This past weekend was a busy one. Shooting family portraits on Saturday and an Atom football game on Sunday. The coolest part about Sunday's football shoot was I was able to rent Canon's 300mm f/2.8L IS lens. That thing is a beast! It's about ten inches long and it weighs in at almost six pounds but let me tell you, this is ten inches and six pounds of pure awesome! Super sharp and super quick to focus it captures beautiful images, well, as long as I'm doing my part. Check out the lens shot below.
I don't shoot a lot of sports on a regular basis but I can share a few of the basic tips I use. First off, I start by taking a few shots of a grey card. This allows me to find proper exposure and the grey card image can be used to set (with software) correct white balance during post-processing. Once I have my exposure I just lock in the settings by switching the camera to manual. That way I never have to worry about the camera making incorrect exposure choices due an abundance of dark coloured jerseys or other scenarios that fool the camera's light meter.
With the help of the grey card I was able to establish a baseline exposure of f/4, 1/1000th of a second at ISO 400. I want to keep my ISO as low as possible while still maintaining a 1/1000th of a second shutter speed. Shooting outdoors on a fairly sunny day affords me that luxury. Indoors or at night under artificial lights I would have had to crank my ISO up to 1600 or beyond and shoot wide open at f/2.8.
Having my exposure locked in leaves me one less thing to think about however if you have a partially cloudy day like I did, you need to be cognizant of changing light conditions and adjust accordingly. I just check the LCD from time to time if I sensed that the light was changing. On this particular day it took no more than a 1/3 to 1/2 stop adjustment to get back to a proper exposure.
Another essential tool for handling a lens as big and heavy as the one I was using is a monopod. With image stabilization you could probably hand hold a big lens and get decent results but after a while arms will get fatigued and likely the quality of the pictures will suffer. Monopods are cheap and they work great. Just get one that can easily and quickly adjust to various heights so you can get shots from a variety of angles.
Lastly but quite likely the most important detail is focusing.

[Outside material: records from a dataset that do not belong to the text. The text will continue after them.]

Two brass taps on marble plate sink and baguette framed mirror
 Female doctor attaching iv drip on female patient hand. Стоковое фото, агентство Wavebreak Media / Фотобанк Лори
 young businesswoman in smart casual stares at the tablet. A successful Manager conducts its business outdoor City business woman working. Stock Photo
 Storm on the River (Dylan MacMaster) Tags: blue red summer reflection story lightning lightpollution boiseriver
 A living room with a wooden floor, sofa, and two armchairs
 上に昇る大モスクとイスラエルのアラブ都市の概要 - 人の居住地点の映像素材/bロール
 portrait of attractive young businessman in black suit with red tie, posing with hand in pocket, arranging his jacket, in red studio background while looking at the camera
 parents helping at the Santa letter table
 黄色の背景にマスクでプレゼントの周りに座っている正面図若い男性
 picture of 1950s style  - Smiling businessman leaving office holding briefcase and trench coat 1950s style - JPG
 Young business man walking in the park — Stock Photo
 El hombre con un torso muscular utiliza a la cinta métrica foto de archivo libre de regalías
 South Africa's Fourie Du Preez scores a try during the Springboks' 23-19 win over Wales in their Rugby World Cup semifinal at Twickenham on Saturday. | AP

Anytime there is movement you need the camera to track focus and this means switching to a continuous focus mode. For Canon shooters that mode is AI Servo. I was shooting with a Canon 40D, which is a pretty old camera but it is still a very reliable workhorse. The 40D does not have a lot of the fancy focus zones and tracking that more modern DSLRs do but it still does a very good job. What I do is light up just a single focus point, typically one that's off centre, and then make sure my subject is hit by this point. After that it is up to the camera to do the rest. I just have to line it up and press the shutter.
Hope some of those tips helped.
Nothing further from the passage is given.